** Given passage **
###

Press Release

New Results Show Which Way the Wind Blows Over the Ocean

By SpaceRef Editor
February 4, 2000
Filed under

MEDIA RELATIONS OFFICE

JET PROPULSION LABORATORY

CALIFORNIA INSTITUTE OF TECHNOLOGY

NATIONAL AERONAUTICS AND SPACE ADMINISTRATION

PASADENA, CALIF. 91109. TELEPHONE (818) 354-5011

Contact: Mary Beth Murrill (818) 354-6478

FOR IMMEDIATE RELEASE

Scientists, weather forecasters and the public take
possession of a valuable stream of meteorological and climate
observations this week, as the first calibrated measurements from
NASA’s SeaWinds instrument on the Quikscat satellite become
available — information that can improve weather forecasting
around the world.

Access to daily wind data and animations from the ocean-wind
tracker, managed by NASA’s Jet Propulsion Laboratory (JPL),
Pasadena, Calif., is available on the Internet at
http://podaac.jpl.nasa.gov/quikscat/ and at
http://haifung.jpl.nasa.gov/ .

“We’re opening the tap on this global data to the world,”
said Dr. Michael Freilich, principal investigator on SeaWinds and
a professor at Oregon State University, Corvallis. The
measurements and data products show developing weather systems
with unprecedented detail.

“SeaWinds measurements of the direction and strength of the
winds at the ocean surface give us new knowledge that, in
combination with satellite measurements of clouds, temperature
and other data, can be used for understanding how different
weather systems and storms develop, and for predicting weather over the
entire globe,” Freilich said. The measurements, he added, also
are crucial for understanding ocean currents, climate patterns,
and the cyclical and anomalous variations that occur in those patterns.

The heart of SeaWinds is a specially designed spaceborne
radar instrument called a scatterometer. The radar operates at a
microwave frequency that penetrates clouds. This, coupled with
the satellite’s polar orbit, makes the wind systems over the
entire world’s oceans visible to SeaWinds on a daily basis. The
measurements provide detailed information about ocean winds,
waves, currents, polar ice features and other phenomena, for the
benefit of meteorologists, climatologists, oceanographers and
mariners.

###

** Stored rows **
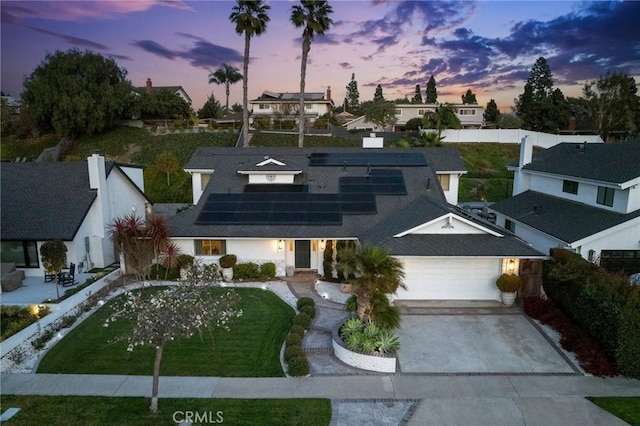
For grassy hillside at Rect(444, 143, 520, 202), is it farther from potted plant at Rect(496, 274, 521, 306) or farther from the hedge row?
the hedge row

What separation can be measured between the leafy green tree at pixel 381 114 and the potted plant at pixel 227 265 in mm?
42181

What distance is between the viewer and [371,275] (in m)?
12.6

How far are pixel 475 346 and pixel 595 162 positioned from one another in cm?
1463

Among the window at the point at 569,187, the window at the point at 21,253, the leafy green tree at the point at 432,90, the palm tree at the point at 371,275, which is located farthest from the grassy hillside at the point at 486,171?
the leafy green tree at the point at 432,90

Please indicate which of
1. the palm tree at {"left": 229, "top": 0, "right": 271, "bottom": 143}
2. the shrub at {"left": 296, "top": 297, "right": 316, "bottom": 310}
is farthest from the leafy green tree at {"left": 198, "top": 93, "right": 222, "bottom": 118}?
the shrub at {"left": 296, "top": 297, "right": 316, "bottom": 310}

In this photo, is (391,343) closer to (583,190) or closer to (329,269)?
(329,269)

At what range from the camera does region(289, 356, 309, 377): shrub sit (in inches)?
456

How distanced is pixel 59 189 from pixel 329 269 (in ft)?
50.1

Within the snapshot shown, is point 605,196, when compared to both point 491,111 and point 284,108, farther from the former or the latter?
point 491,111

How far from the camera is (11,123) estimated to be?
49.4 m

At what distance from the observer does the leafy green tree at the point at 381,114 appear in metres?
56.5

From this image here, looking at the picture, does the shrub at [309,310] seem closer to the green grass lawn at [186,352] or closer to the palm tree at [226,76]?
the green grass lawn at [186,352]

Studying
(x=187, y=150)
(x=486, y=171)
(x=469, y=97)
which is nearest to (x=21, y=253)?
(x=187, y=150)

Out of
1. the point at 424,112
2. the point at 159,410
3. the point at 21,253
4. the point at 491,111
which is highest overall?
the point at 491,111
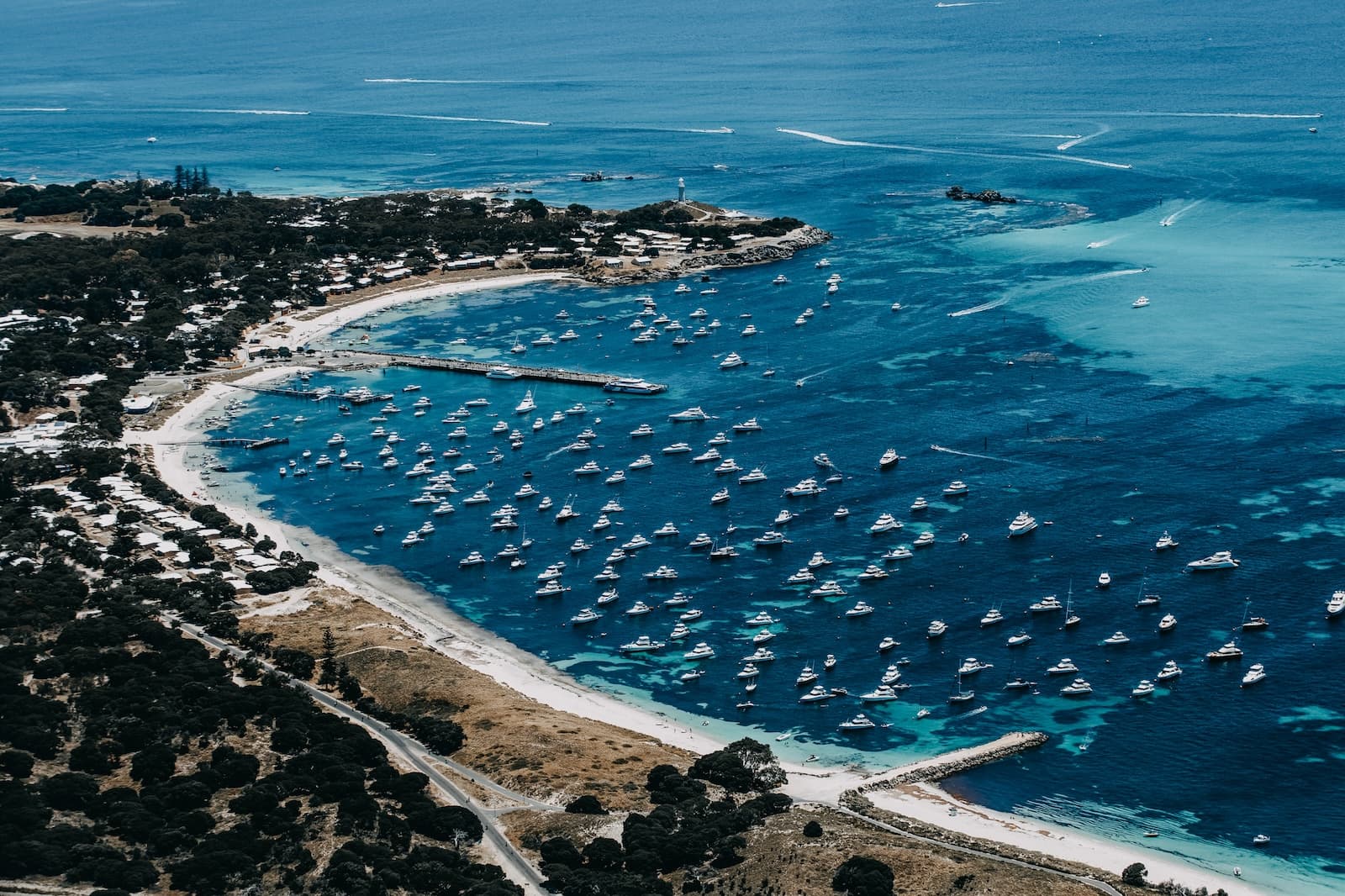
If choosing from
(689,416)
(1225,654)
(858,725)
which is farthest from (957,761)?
(689,416)

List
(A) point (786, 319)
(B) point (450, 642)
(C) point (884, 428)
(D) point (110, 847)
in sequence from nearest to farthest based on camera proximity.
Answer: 1. (D) point (110, 847)
2. (B) point (450, 642)
3. (C) point (884, 428)
4. (A) point (786, 319)

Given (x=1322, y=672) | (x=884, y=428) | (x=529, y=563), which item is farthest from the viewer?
(x=884, y=428)

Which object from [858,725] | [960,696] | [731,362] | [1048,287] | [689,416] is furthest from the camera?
[1048,287]

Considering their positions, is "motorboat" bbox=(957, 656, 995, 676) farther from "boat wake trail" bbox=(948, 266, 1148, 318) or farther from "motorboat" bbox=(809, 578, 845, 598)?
"boat wake trail" bbox=(948, 266, 1148, 318)

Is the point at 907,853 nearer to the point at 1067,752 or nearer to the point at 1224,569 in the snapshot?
the point at 1067,752

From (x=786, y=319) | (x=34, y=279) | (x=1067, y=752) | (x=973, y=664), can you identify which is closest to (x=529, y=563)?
(x=973, y=664)

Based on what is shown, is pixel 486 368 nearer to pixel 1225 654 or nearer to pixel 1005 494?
pixel 1005 494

###

** Parts of the exercise **
[a] According to the SeaWinds press release, which groups of people benefit from the measurements? List each group.
[b] In the SeaWinds press release, what is the specially designed spaceborne radar instrument at the heart of SeaWinds called?
[c] Reproduce the passage of the SeaWinds press release that begins at "Scientists, weather forecasters" and ends after "around the world.".

** Final results **
[a] Meteorologists, climatologists, oceanographers, and mariners.

[b] A scatterometer.

[c]
Scientists, weather forecasters and the public take
possession of a valuable stream of meteorological and climate
observations this week, as the first calibrated measurements from
NASA’s SeaWinds instrument on the Quikscat satellite become
available — information that can improve weather forecasting
around the world.